En effet et en vertu d'une convention signée en 1949 entre l'Etat tunisien et la COTUSAL, cette dernière dont le capital actuel est de 65% étranger et 35% tunisien, exploite les salines tunisiennes de « Thyna » et de « Sahline »7 ) à un franc français à raison d'un hectare par an. Une nouvelle concession de 11 200 hectares située entre Mahdia et Sfax avec une durée d'exploitation de 30 ans a été accordée à la société par le gouvernement de Mehdi Jomaa. Une concession qui n'a pas pris en considération l'article 13 de la constitution.
Ce dernier stipule que : « Les ressources naturelles sont la propriété du peuple tunisien. La souveraineté de l'Etat sur ces ressources est exercée en son nom. Les contrats d'investissement relatifs à ces ressources sont soumis à la commission spécialisée au sein de l'Assemblée des Représentants du Peuple. Les conventions ratifiées au sujet de ces ressources sont soumises à l'Assemblée pour approbation ». Or selon l'OTE, l'octroi de la nouvelle concession n'a pas été soumis pour approbation au Parlement.
Pour la COTUSAL, elle est loin d'exploiter les ressources naturelles et affirme que « l'essentiel de sa production est constituée de sel marin qui est extrait à partir de l'eau de mer considérée comme source intassable.
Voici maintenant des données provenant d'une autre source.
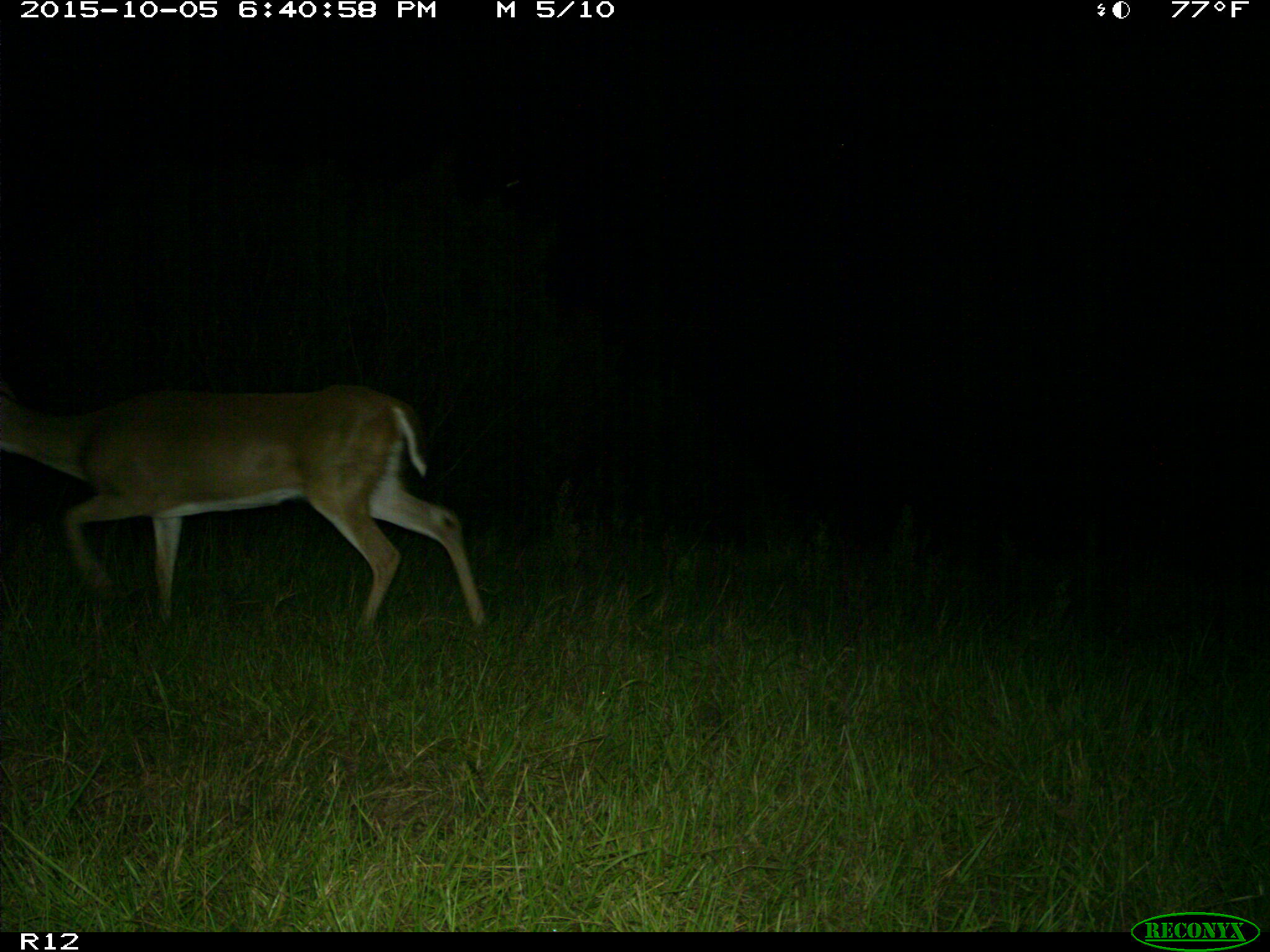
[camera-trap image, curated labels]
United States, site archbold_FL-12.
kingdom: Animalia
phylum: Chordata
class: Mammalia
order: Artiodactyla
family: Cervidae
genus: Odocoileus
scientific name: Odocoileus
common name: deer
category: unidentified deer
Tel est l'argument avancé par la COTUSAL pour éviter de tomber sous le coup de l'article 13 de la constitution.
D'un gisement qui à terme pourrait s'épuiser ». Ainsi, la COTUSAL précise « On prétend que la COTUSAL exploite, dans le cadre de la Convention de 1949, les ressources naturelles du sous-sol tunisien alors que cette entreprise ne produit jusqu'à ce jour que du sel marin à partir de l'eau de mer qui est considérée comme une source intarissable.
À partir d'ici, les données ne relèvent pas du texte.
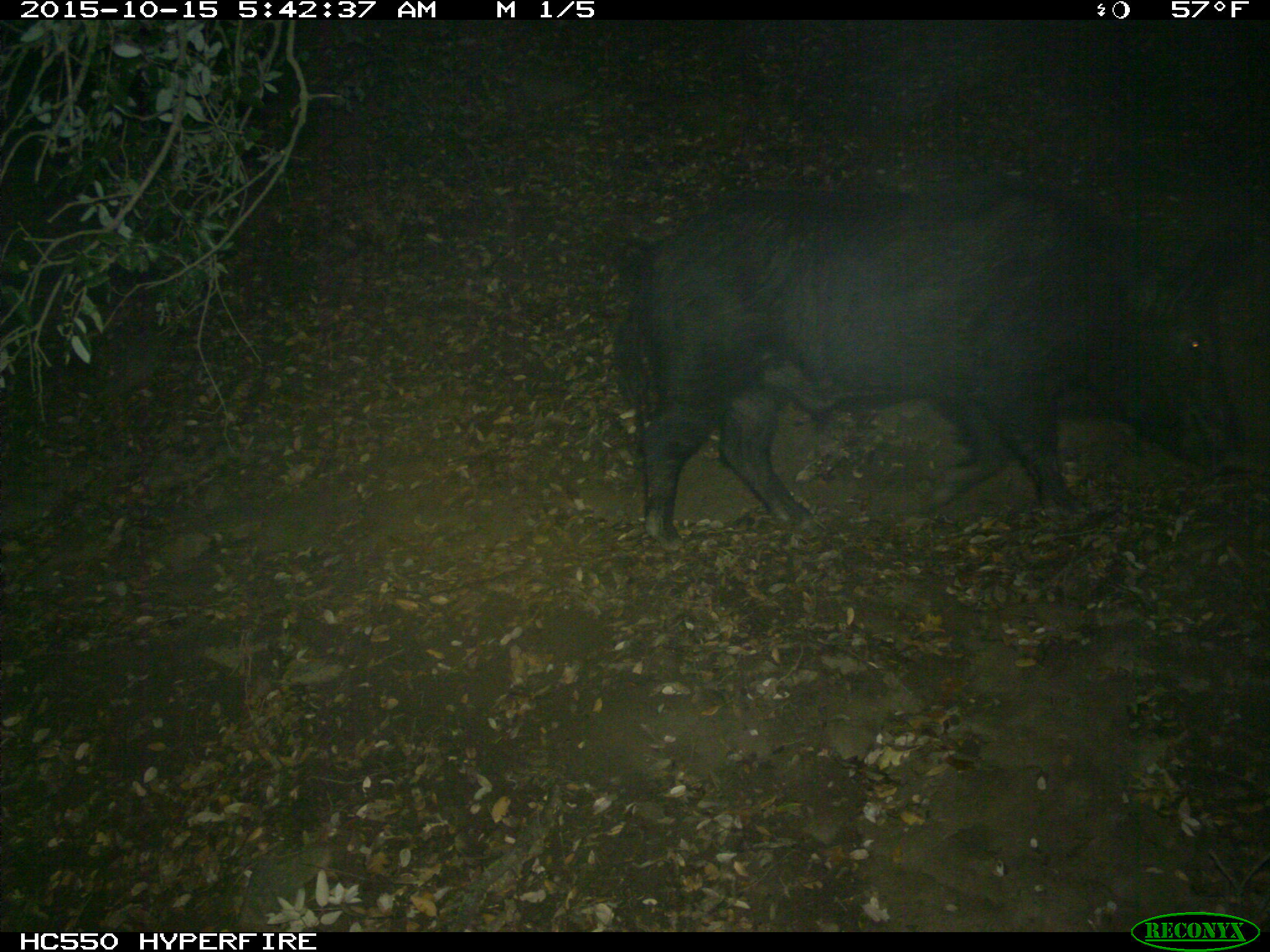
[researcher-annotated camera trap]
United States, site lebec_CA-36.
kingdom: Animalia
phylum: Chordata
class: Mammalia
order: Artiodactyla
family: Suidae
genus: Sus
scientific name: Sus scrofa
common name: wild boar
Pour l'OTE, la réponse est catégorique et ne prête à aucune équivoque, le sel est bel et bien une ressource naturelle et une richesse nationale donc la COTUSAL devra inlassablement être soumise à l'article 13 de la constitution.
« Le sel marin est une ressource naturelle et ne peut être défini autrement. De ce fait, les conventions entre l'Etat tunisien et les exploitants du sel marin doivent obligatoirement être soumises aux disposition de l'article 13. Ainsi, l'article 13 de la Constitution représente certes un premier pas vers une gouvernance des ressources naturelles plus équitable et plus transparente, mais la polémique autour de la COTUSAL et de la convention de 1949 qui régit les deux plus grandes salines du pays a permis de révéler qu'il y a encore du chemin à parcourir afin de clarifier les définitions de ressources naturelles », conclut l'OTE.
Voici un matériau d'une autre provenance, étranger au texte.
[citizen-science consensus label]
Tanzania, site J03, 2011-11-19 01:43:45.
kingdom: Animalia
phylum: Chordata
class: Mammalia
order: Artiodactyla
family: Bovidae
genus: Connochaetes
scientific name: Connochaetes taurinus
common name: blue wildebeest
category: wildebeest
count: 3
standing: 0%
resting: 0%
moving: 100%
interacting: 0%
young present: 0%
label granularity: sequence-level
Le gouvernement dispose d'une possibilité de rattrapage, l'Etat doit notifier un avis à la COTUSAL 10 ans avant l'expiration de la période de prolongation en cours, c'est- à-dire avant la fin de l'année 2019, faute de quoi la convention sera reconduite jusqu'à 2044. Faut-il rappeler toujours selon l‘OTE, que l'Etat a enregistré un manque à gagner annuel de l'ordre de 500.000 dinars, en raison de la poursuite du contrat avec la COTUSAL sous la convention 1949 et non pas sous le code des mines, ce qui représente la somme de 7.500.000 dinars depuis l'entrée en vigueur de ce code(2003), et un manque à gagner annuel de l'ordre de 400.000 dinars des taxes dues à l'Agence de Protection et d'Aménagement du Littoral (APAL) que la COTUSAL ne paye pas sous la convention 1949, ce qui représente la somme de 9.200.000 dinars à l'APAL depuis la création de cette dernière (1995).